**Bagian Latihan**:
[a] Jawablah pertanyaan berikut berdasarkan berita tentang konflik Rempang.
(i) Pada hari dan tanggal berapa MK menerima berkas permohonan uji materiil tersebut?
(ii) Siapa warga Pulau Rempang yang disebut sebagai pemohon dalam berkas itu?
(iii) Undang-undang apa yang diajukan untuk diuji secara materiil?
[b] Salin persis bagian dari berita tentang konflik Rempang, mulai dari "Dalam berkas laporan" dan berakhir pada "2 UUD 1945.".

**Bagian Teks**:
TEMPO.CO, Jakarta - Konflik Rempang saat ini berlanjut dengan perkara yang dibawa ke Mahkamah Konstitusi atau MK untuk selanjutnya diadili.
Seperti dilansir dari berkas laporan yang diperoleh dari laman Mkri.co.id, masyarakat Pulau Rempang yang diwakili oleh Gerakan Rakyat Selamatkan Rempang secara resmi melaporkan konflik Rempang dengan menggugat permohonan pengujian materiil Undang-undang Nomor 2 Tahun 2012 tentang Pengadaan Tanah bagi Pembangunan Untuk Kepentingan Umum.
Pelaporan tersebut diwakili oleh Indra Anjani, warga Pulau Rempang yang dalam berkas tersebut disebut sebagai pemohon, selain itu Indra juga ditemani oleh Faris Muhammad Faza, Rahman, Fahrul Kurniawan, Marcellino Ananta Surya Timur, Muhammad Iqbal Kholidin, Syahrul Iswandi, Wahyu Wicaksono Djiwandono, yang semuanya merupakan bagian dari Tim Hukum Gerakan Rakyat Selamatkan Rempang.
Dalam berkas laporan permohonan uji materiil undang-undang yang diterima MK pada Ahad, 8 Oktober 2023, memuat beberapa poin landasan tuntutan uji materiil undang-undang tersebut. Lebih lanjut, dalam berkas tersebut, Indra Anjani juga menyebut bahwa pelaksanaan Undang-Undang Nomor 2 Tahun 2012 bertentangan dengan Pasal 24 ayat 1 UUD 1945, Pasal 28A UUD 1945, Pasal 28D ayat 1 UUD 1945, Pasal 28E ayat 3 UUD 1945, Pasal 28H ayat 4 UUD 1945, dan Pasal 28 J ayat 2 UUD 1945.
“Dengan ini mengajukan permohonan pengujian materiil Undang-Undang Nomor 2 Tahun 2012 tentang Pengadaan Tanah bagi Pembangunan Untuk Kepentingan Umum –selanjutnya disebut UU Pengadaan Tanah bagi Pembangunan Untuk Kepentingan Umum– terhadap Undang-Undang Dasar Negara Republik Indonesia,” seperti dikutip dari berkas laporan Gerakan Rakyat Selamatkan Rempang.

**Kumpulan Data**:
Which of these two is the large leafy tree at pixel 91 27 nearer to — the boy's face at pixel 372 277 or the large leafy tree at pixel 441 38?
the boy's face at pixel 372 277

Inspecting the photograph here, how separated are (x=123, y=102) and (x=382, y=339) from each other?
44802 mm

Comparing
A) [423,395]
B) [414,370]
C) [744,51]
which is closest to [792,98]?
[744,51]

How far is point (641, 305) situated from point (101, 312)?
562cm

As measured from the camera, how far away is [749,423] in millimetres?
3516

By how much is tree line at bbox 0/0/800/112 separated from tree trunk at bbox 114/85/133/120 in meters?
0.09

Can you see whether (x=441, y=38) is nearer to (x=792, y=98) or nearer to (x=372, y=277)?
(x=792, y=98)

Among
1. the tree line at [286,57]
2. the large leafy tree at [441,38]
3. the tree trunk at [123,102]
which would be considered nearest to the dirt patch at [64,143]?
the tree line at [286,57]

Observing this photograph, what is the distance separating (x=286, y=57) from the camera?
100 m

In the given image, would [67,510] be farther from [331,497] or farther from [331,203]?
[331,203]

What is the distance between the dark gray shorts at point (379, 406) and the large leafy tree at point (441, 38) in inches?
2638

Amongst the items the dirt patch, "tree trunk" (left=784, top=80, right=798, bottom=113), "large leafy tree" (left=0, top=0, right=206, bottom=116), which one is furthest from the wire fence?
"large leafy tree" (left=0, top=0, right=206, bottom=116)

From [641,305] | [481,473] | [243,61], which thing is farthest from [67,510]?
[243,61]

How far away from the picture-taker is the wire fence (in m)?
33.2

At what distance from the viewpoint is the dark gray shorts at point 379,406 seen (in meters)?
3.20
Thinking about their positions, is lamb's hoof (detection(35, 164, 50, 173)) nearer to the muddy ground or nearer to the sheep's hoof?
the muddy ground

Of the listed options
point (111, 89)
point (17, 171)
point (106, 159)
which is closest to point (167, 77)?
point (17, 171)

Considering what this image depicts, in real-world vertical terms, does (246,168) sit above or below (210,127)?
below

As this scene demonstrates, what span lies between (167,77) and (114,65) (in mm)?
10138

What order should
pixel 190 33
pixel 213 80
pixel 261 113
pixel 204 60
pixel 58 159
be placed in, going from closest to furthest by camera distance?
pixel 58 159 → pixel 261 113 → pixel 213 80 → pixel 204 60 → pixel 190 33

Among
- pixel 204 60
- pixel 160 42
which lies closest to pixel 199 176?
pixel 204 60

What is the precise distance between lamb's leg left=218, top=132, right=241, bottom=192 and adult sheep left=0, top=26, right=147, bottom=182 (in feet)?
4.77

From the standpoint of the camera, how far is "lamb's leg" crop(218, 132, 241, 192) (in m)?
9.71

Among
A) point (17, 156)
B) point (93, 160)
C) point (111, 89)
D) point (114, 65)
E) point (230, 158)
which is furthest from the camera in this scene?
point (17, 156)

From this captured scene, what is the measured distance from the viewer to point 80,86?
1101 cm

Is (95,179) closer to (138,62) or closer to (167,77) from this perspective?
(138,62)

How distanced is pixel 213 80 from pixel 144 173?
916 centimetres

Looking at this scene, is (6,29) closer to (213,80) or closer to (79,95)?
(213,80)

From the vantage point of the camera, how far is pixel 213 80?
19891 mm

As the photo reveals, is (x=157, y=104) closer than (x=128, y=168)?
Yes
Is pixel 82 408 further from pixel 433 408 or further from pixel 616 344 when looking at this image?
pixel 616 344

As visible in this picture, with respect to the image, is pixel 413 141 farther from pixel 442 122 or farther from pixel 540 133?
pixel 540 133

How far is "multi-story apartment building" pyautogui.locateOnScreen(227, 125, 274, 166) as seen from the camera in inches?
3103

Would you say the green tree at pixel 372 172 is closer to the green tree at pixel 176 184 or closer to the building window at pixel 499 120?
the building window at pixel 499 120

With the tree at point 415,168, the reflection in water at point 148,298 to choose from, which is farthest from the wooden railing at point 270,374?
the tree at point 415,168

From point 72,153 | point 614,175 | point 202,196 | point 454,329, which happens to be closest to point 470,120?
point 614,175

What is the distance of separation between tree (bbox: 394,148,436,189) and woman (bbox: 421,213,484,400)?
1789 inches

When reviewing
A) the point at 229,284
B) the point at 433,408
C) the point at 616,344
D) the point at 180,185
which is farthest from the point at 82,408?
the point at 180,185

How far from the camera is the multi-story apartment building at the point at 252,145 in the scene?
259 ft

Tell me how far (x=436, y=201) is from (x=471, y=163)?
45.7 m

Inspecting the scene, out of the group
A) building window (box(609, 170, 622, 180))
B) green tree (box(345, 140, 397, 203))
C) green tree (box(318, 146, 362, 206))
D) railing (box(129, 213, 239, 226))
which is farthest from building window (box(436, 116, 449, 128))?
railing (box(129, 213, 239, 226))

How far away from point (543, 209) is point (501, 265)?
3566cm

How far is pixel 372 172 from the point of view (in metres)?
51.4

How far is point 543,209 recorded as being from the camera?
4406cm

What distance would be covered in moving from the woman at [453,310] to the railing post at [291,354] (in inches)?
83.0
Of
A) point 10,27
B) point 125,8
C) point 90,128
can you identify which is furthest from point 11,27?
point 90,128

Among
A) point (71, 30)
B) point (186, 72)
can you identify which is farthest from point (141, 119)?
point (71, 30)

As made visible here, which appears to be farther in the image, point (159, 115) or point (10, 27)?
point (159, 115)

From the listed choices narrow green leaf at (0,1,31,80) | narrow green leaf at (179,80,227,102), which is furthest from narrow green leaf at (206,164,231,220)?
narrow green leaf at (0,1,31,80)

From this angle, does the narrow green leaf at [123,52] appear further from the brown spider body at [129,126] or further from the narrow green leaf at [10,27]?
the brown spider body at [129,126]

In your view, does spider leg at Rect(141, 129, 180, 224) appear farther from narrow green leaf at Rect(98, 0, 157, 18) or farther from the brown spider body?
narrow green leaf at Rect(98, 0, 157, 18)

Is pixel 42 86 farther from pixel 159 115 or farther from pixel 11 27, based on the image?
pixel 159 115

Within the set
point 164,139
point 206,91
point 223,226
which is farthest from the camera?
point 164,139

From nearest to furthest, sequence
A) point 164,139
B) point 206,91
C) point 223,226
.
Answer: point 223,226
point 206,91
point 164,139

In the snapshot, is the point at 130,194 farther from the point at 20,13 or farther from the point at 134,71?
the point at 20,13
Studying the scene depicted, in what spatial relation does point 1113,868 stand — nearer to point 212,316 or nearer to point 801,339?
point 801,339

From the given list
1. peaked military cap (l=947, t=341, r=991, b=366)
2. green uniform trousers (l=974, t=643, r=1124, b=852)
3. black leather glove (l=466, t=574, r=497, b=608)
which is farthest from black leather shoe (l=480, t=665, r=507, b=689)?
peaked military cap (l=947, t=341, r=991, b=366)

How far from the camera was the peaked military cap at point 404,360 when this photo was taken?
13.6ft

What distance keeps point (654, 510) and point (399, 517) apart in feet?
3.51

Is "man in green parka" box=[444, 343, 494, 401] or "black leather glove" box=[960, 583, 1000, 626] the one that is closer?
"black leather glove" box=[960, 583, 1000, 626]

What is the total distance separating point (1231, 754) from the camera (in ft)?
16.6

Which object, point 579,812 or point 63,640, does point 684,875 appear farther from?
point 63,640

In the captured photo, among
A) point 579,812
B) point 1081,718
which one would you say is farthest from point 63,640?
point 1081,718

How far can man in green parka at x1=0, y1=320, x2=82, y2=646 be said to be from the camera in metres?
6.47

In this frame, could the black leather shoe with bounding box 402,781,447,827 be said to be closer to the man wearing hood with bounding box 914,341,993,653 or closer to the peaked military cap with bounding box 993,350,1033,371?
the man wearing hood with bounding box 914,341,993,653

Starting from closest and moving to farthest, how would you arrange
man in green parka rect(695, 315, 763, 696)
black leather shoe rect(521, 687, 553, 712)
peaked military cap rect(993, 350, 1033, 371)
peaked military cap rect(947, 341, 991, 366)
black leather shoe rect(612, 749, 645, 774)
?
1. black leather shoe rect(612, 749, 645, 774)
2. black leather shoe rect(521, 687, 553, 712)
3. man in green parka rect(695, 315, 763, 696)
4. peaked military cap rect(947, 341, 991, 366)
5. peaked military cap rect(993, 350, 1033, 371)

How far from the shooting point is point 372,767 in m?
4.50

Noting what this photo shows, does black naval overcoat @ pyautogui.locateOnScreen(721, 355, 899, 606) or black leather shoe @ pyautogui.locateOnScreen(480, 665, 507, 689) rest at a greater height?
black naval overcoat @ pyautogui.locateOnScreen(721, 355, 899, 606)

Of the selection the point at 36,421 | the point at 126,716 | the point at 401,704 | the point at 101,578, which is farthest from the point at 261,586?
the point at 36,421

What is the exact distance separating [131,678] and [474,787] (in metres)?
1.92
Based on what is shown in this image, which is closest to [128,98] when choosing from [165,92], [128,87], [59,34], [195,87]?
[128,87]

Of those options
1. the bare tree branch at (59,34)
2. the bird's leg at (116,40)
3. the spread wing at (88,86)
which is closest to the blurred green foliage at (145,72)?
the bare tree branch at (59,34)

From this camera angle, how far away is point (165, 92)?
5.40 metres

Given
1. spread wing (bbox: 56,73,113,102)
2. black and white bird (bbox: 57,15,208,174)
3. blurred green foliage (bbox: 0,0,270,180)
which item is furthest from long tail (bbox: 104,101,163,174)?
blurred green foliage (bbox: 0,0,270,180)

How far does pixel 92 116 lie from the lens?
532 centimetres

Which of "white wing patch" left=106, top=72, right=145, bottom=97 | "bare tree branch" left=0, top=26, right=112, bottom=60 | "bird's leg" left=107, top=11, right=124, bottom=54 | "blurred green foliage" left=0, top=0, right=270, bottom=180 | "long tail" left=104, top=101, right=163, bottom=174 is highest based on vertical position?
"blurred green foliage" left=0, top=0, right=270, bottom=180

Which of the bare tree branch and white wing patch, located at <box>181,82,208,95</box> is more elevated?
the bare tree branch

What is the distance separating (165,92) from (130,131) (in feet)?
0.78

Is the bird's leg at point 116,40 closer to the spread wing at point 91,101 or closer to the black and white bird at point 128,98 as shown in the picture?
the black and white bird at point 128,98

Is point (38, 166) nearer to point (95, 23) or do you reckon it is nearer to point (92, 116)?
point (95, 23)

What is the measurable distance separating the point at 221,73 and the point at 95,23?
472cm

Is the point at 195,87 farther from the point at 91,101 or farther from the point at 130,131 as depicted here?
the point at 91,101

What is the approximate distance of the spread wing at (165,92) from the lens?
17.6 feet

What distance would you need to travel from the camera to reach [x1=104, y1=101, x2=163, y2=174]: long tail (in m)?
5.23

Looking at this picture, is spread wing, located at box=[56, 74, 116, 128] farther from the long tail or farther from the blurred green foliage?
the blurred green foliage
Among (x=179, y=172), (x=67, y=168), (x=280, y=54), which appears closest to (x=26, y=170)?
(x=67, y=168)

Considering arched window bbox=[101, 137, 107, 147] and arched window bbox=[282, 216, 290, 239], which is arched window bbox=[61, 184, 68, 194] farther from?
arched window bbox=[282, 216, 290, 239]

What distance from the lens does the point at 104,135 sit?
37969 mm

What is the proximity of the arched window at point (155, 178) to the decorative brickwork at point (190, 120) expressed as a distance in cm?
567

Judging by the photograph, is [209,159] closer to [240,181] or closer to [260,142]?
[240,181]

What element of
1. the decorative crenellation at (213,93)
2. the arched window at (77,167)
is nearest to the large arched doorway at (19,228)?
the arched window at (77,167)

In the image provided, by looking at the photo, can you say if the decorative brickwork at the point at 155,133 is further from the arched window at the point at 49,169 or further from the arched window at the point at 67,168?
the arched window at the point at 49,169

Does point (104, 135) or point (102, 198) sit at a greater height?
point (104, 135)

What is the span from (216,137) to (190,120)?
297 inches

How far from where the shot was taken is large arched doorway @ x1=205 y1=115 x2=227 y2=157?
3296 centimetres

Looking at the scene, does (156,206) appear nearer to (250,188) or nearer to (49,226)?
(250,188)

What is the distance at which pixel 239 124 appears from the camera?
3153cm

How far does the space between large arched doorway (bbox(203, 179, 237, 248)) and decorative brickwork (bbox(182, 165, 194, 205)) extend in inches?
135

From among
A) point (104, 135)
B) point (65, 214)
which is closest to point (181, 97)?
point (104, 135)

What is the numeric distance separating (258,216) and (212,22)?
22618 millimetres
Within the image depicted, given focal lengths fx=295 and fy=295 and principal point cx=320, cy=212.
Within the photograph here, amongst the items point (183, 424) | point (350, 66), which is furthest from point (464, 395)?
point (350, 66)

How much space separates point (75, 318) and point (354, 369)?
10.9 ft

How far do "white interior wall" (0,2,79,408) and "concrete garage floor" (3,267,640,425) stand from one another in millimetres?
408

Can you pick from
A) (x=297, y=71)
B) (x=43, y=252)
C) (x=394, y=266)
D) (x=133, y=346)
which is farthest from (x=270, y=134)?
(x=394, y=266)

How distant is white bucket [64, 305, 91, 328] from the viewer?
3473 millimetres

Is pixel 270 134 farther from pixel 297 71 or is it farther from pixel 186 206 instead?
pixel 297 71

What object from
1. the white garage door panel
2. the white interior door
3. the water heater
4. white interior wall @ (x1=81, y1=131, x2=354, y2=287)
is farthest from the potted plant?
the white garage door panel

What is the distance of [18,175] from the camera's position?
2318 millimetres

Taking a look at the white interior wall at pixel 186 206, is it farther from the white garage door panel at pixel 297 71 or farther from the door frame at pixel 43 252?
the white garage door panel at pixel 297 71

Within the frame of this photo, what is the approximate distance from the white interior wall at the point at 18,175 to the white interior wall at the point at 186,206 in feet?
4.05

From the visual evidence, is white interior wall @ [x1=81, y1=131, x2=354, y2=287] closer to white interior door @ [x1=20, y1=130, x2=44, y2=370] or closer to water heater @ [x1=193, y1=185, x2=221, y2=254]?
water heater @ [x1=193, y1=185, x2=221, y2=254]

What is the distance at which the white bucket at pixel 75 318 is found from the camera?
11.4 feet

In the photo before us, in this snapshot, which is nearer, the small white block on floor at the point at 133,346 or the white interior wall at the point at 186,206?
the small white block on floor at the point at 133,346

**Jawaban**:
[a]
(i) Ahad, 8 Oktober 2023.
(ii) Indra Anjani.
(iii) Undang-Undang Nomor 2 Tahun 2012 tentang Pengadaan Tanah bagi Pembangunan Untuk Kepentingan Umum.

[b]
Dalam berkas laporan permohonan uji materiil undang-undang yang diterima MK pada Ahad, 8 Oktober 2023, memuat beberapa poin landasan tuntutan uji materiil undang-undang tersebut. Lebih lanjut, dalam berkas tersebut, Indra Anjani juga menyebut bahwa pelaksanaan Undang-Undang Nomor 2 Tahun 2012 bertentangan dengan Pasal 24 ayat 1 UUD 1945, Pasal 28A UUD 1945, Pasal 28D ayat 1 UUD 1945, Pasal 28E ayat 3 UUD 1945, Pasal 28H ayat 4 UUD 1945, dan Pasal 28 J ayat 2 UUD 1945.